======== Text for analysis

# Code B0022 0E service airbag pretensioner issues



## Jesster (Aug 16, 2018)

I just bought a rebuilt 2014 cruze and my passenger seatbelt after a month of owning it locked up and would not come out. I replaced the seatbelt, then my service airbag light came on after I replaced it. The code says that the passenger retractor pretensioner is not receiving enough power. Is the retractor pretensioner different from a regular pretensioner? Would I have to replace the sensor that leads to the passenger belt spool or just the pretensioner connected to the Seat? Been trying to find a diagram for the airbag wiring as well but no such luck. Any help would be greatly appreciated! Thank you!


----------



## Timberfly (Jul 22, 2018)

DTC B0022-0E is for the Passenger Seat Belt Retractor Pretensioner Deployment Loop - Low Resistance. That's the pretensioner in the spool. If you didn't have this code before, and it set after you installed a new retractor, it is likely a bad retractor. The pretensioner is an integral part of the retractor.

I would be sure that the orange part of the yellow connector is seated fully and flush with the rest of the connector. That orange piece is connected to a shorting bar inside the connector to prevent accidental deployment. You would have had to lift up on it to remove the connector. If it is seated, it would need to be properly diagnosed.


----------

================

▸ Task 1: In the forum thread about code B0022 0E, what does DTC B0022-0E stand for?
▸ Task 2: In the forum thread about code B0022 0E, why should the orange part of the yellow connector be checked?
▸ Task 3: Copy the forum thread about code B0022 0E from "## Timberfly (Jul" to "be properly diagnosed.".
Rely only on the forum thread about code B0022 0E.

======== Material shown

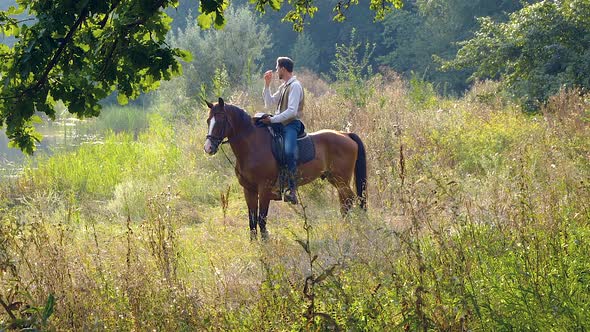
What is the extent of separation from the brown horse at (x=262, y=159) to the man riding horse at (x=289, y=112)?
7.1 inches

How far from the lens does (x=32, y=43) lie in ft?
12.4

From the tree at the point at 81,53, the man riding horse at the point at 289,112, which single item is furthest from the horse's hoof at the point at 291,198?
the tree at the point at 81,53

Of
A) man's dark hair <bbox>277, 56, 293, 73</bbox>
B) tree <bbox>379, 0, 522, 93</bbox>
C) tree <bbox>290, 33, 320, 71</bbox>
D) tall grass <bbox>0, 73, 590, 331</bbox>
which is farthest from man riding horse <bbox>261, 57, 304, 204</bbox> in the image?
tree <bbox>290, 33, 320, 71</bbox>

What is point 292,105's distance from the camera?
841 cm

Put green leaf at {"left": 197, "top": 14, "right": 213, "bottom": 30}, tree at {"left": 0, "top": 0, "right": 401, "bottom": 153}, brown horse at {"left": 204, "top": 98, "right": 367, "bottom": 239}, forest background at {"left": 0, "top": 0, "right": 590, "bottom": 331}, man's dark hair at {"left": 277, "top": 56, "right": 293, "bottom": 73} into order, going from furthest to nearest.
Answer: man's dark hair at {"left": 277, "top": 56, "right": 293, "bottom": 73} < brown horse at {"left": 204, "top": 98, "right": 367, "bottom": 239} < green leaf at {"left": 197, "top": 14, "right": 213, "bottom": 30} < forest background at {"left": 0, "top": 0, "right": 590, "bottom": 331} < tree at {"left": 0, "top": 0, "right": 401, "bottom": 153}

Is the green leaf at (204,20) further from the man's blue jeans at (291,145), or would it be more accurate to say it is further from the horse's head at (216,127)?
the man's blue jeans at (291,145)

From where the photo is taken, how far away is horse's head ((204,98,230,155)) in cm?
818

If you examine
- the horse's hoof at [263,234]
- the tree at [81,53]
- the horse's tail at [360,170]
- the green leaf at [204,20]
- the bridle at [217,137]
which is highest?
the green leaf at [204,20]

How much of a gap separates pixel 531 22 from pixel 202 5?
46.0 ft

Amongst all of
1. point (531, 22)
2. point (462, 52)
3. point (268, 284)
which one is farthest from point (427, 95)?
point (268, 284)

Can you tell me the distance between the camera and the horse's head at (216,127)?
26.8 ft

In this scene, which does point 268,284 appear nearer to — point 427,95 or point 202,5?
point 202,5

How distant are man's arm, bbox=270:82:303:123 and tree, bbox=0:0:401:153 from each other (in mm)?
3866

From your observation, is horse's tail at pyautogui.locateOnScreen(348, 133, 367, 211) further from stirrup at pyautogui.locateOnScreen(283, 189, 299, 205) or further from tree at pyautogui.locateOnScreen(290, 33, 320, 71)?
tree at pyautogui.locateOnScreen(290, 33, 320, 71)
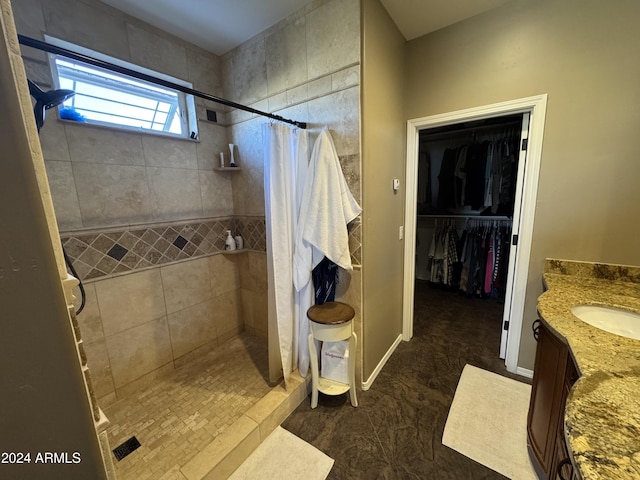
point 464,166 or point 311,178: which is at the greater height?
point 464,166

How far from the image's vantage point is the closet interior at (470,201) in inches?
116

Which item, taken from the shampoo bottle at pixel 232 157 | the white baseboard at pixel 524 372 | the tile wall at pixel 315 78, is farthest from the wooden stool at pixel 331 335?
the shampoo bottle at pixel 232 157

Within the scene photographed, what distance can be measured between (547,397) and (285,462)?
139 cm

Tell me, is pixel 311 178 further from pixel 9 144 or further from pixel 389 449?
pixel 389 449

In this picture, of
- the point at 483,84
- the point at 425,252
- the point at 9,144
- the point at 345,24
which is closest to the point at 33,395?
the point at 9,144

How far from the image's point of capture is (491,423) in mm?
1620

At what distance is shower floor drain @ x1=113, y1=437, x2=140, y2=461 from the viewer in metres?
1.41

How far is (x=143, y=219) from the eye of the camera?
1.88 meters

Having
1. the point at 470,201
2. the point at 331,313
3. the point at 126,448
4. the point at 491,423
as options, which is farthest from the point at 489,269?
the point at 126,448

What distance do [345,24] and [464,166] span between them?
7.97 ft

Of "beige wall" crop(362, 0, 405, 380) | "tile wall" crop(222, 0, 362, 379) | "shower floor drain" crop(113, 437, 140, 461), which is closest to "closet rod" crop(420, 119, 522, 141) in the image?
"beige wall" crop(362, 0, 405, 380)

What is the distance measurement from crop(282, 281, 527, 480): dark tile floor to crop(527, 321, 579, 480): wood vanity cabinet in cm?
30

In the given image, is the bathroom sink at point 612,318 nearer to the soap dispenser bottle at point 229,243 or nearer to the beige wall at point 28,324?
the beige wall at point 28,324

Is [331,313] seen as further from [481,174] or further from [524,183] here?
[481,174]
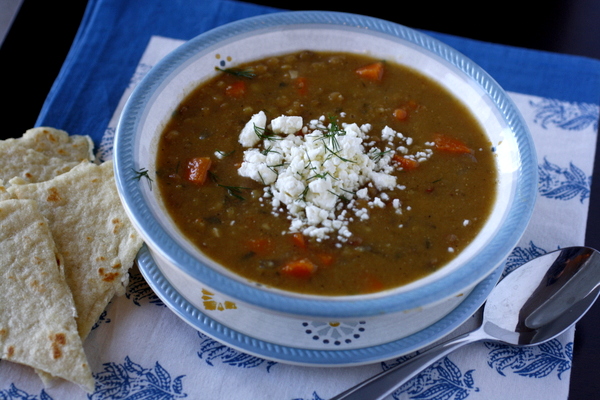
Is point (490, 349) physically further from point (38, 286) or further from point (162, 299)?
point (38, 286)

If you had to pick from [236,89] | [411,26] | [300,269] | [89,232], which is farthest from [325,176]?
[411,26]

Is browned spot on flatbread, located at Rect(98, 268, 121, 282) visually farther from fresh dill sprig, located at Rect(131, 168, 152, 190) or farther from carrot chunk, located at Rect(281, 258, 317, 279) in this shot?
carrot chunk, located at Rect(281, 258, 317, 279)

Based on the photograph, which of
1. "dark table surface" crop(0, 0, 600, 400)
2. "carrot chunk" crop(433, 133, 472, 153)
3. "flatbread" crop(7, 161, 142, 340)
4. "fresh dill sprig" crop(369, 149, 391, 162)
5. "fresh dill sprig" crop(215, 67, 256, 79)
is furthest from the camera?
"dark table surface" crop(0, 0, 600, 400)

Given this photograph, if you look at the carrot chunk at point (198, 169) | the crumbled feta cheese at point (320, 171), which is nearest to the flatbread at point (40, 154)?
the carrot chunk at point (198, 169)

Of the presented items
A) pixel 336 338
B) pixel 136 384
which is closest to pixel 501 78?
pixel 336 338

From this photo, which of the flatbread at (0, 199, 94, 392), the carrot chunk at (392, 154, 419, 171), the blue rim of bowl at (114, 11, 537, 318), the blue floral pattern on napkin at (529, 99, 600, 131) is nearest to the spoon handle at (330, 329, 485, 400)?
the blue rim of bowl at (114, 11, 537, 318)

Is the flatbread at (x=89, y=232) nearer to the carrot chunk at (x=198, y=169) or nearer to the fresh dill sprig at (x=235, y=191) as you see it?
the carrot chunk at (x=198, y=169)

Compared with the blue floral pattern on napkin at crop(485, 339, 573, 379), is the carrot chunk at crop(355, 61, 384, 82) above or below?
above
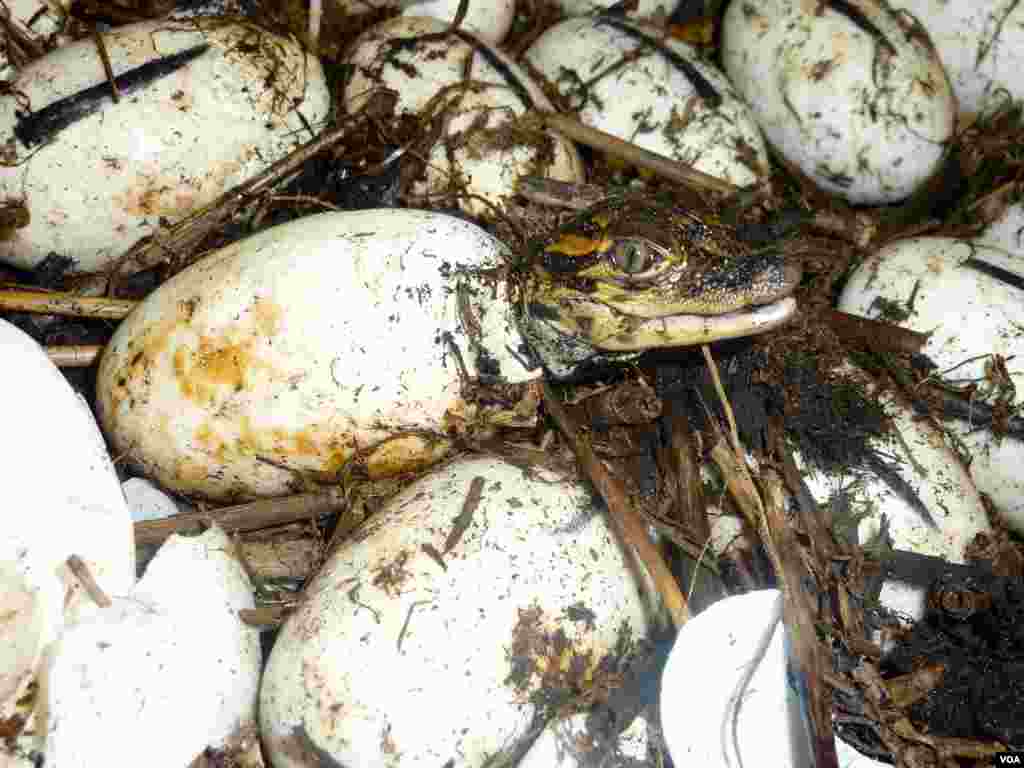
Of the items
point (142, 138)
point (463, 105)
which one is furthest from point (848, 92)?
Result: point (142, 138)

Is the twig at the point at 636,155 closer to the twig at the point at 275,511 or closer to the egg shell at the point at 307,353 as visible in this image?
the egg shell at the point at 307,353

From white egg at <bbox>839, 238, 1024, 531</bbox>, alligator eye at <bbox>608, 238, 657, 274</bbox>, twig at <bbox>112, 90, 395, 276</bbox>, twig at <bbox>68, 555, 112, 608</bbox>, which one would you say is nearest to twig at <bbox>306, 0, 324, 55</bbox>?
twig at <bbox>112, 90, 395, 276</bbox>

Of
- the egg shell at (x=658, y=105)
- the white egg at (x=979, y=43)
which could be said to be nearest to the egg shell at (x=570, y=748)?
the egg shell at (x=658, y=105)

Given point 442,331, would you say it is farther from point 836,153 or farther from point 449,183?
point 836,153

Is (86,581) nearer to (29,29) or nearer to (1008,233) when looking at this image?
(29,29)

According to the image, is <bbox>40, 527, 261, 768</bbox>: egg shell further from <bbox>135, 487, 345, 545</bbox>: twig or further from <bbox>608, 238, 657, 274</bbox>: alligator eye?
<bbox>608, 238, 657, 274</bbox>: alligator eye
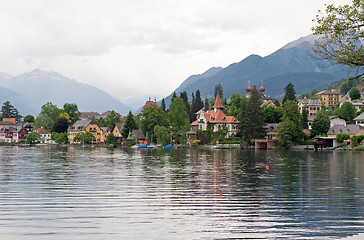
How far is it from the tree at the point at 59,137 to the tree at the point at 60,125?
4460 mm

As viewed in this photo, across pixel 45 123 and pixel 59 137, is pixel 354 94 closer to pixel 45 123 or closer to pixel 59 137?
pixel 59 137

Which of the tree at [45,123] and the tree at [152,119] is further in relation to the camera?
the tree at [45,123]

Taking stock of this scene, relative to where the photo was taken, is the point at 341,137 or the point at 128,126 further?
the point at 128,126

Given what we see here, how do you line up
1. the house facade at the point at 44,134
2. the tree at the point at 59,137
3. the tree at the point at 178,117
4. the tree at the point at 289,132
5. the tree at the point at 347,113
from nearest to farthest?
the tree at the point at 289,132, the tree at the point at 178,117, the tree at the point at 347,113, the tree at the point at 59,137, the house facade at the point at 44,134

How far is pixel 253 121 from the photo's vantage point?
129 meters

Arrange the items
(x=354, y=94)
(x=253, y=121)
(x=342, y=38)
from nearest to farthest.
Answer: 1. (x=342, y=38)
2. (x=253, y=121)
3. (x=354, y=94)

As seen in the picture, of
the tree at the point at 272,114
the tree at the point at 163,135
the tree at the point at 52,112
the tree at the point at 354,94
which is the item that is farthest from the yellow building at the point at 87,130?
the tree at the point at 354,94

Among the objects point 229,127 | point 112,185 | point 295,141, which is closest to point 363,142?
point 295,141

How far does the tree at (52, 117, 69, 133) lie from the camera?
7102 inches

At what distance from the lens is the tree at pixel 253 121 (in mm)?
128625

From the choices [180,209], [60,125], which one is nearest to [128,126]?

================

▸ Expected answer 1: Passenger Seat Belt Retractor Pretensioner Deployment Loop - Low Resistance.

▸ Expected answer 2: The orange piece is connected to a shorting bar inside the connector that prevents accidental deployment, and it had to be lifted to remove the connector. It should be seated fully and flush with the rest of the connector.

▸ Expected answer 3:
## Timberfly (Jul 22, 2018)

DTC B0022-0E is for the Passenger Seat Belt Retractor Pretensioner Deployment Loop - Low Resistance. That's the pretensioner in the spool. If you didn't have this code before, and it set after you installed a new retractor, it is likely a bad retractor. The pretensioner is an integral part of the retractor.

I would be sure that the orange part of the yellow connector is seated fully and flush with the rest of the connector. That orange piece is connected to a shorting bar inside the connector to prevent accidental deployment. You would have had to lift up on it to remove the connector. If it is seated, it would need to be properly diagnosed.